Mr BAYLEY - Minister, the Rail Company Act 2009 established TasRail and articulates a number of objectives, including to operate a rail business in Tasmania effectively and efficiently, to operate its activities in accordance with sound commercial practice and to maximise its sustainable returns to its members. There have been ongoing operational losses within the company and significant reliance on federal and state funding. Do you consider that paragraphs (b) and (c) are being fulfilled, that it is operating its activities in accordance with sound commercial practice and is maximising sustainable return to its shareholders? In the longer term, is it the Government's position that TasRail remains a subsidised service or will it move towards a full-cost recovery model over time?
Mr FERGUSON - Certainly, with something of the order of half a billion dollars of infrastructure investment to really upgrade and then make resilient the overall network, which includes the ship loader for Burnie, the intention is to set up the company for future success.
From an accounting treatment point of view, the above-rail and below-rail operational results do not show a profit, but that is not an expectation the Government has in this financial year, noting that the above-rail profit was budgeted for 437 prior to the October disruption. In previous years we have seen a small profitable outcome. While modest, nonetheless it is always desirable to do better than breaking even, as we continue to invest in below-rail so we have the physical asset upon which to run the business. Those are the decisions that have been very carefully made by both state and federal governments since 2009, in particular since, gosh, when did Phase One begin?
Mr DIETRICH - We had Nation Building, and then it became Infrastructure Investment Program transformation in about 2012.
Mr FERGUSON - Since those times, we have seen what started out as $100 million investments has actually become $500 million, I think around $510 million. It really is investing in the asset that we fully intend will be with us for a very long time. The profit and loss outcomes disguise the impact were the rail asset not to exist, because of the impact on the road network and road safety, as well as the depreciation on the road and highway fabric. We feel comfortable with the economics around the IIP, the revitalisation program.
The operational nature of this business is growing. Customers are choosing TasRail now. Some of TasRail's biggest customers are road transport operators. It is a really interesting time for us across a range of commodities. I invite the chair and CEO to add to my answer, by all means.
Mr BAYLEY - Particularly around that point on full-cost recovery, is there capacity within TasRail to start moving towards that model. I appreciate there is some huge capital expenditure involved and accounting can disguise the value. Do you have capacity on an annual basis to move to full-cost recovery?

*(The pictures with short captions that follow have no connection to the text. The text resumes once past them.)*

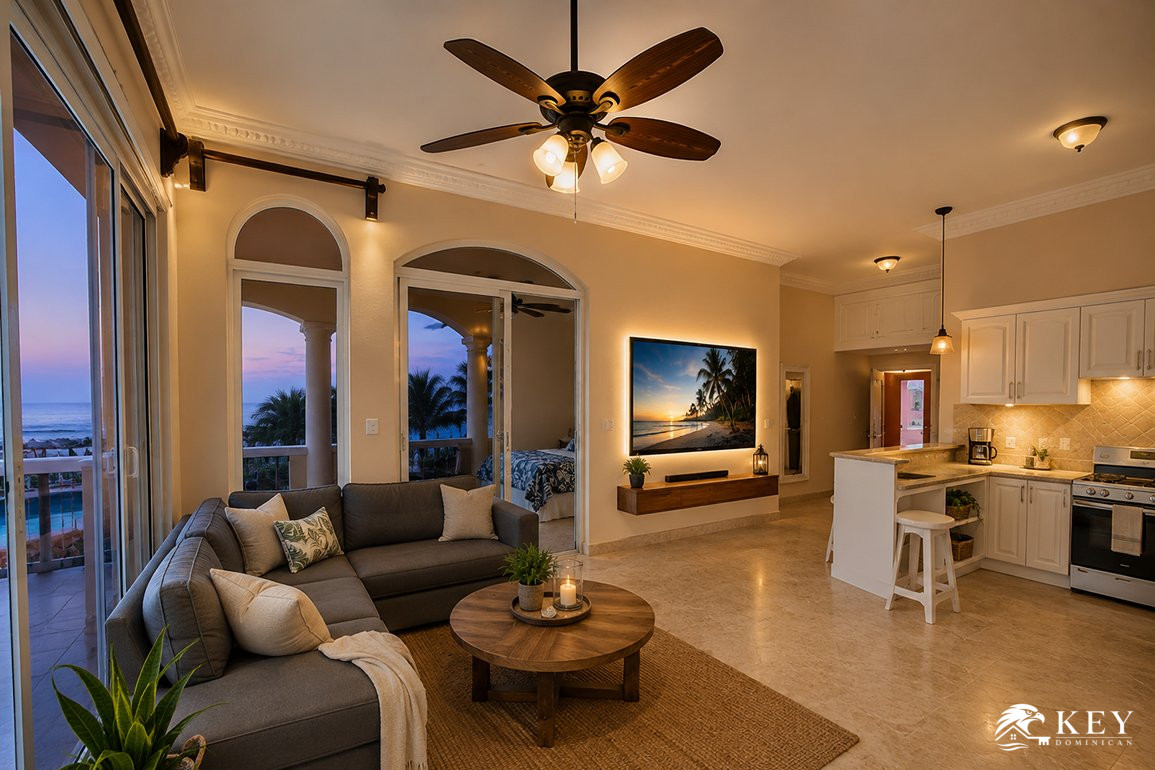 Villa de 11 Habitaciones Frente al Mar en Cabarete — Foto 1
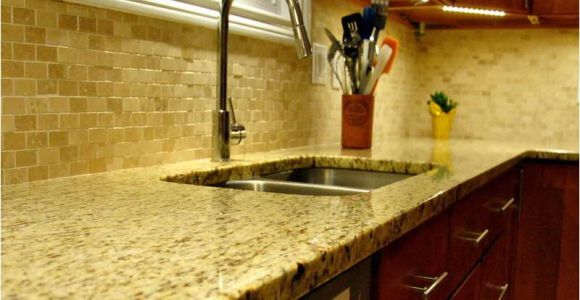 New Venetian Gold Granite and Tile Backsplash New Venetian Gold Granite for the Kitchen Backsplash Ideas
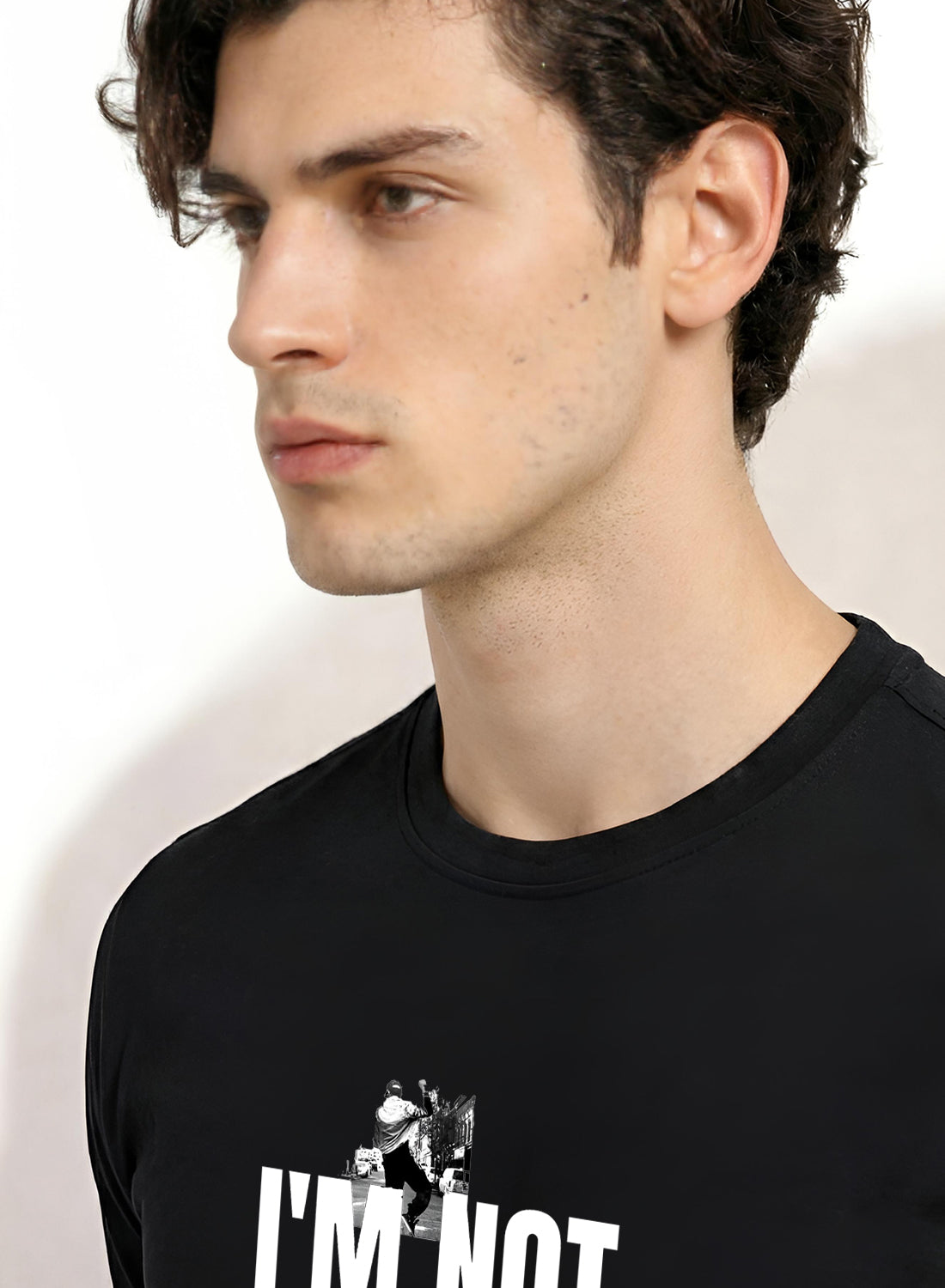 Men Printed T-Shirt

Mr CANTWELL - The only railways around the world that deliver a full-cost recovery are the very intensive, heavy haul freight railways. The iron ore and coal railways on the east coast of Australia are examples of those. The investment that the Deputy Premier refers to has come on the back of an enormous effort by the TasRail team in responding to the funding program of the commonwealth and the state in bringing forward credible investment propositions. Since that first IIP program to which the CEO referred, which started in 2012, every dollar of investment has been able to be demonstrated to have delivered the outcome that was suggested in the proposal. The Deputy Premier spoke before about the equivalent B-double movements off the road.
In the intermodal freight space alone, the volume of containers now transported annually by TasRail sees the removal of about 180 000 B-double truck movements off the road a year. I'm not sure how a state values that in terms of the safety amenity, but regarding carbon reduction outcomes, by the most modest evaluation, a container of freight on a TasRail train is four times less impactful than a container of freight on the most modern, emissions-controlled road vehicle.
There is a pathway to above-rail gross profit. That will be delivered through additional business being brought to rail. As the CEO talked about earlier, there is significant effort within the pipeline to capture more forestry business, to capture more minerals business. Our estimate is that we currently have about 70 per cent of the intermodal task on rail here in Tasmania, which compares to mainland volumes on the most rail friendly corridors at around 20 per cent. TasRail has been much more successful at capturing volume-to-rail than its mainland counterparts.
Mr BAYLEY - Is the issue in price, then? What's the comparison between a container on the road to the north and a container on the train?
Mr CANTWELL - Very good question. Our rates are competitive. A difference between TasRail and, say, the rail operators that haul freight between Perth and Melbourne is that we are aggressively competing with the road transport sector here. We are not setters of price; it is the road transport industry that are setters of the price. If we can meet that market and make an above-rail surplus, then we are making a significant contribution to the amenity of Tasmanians.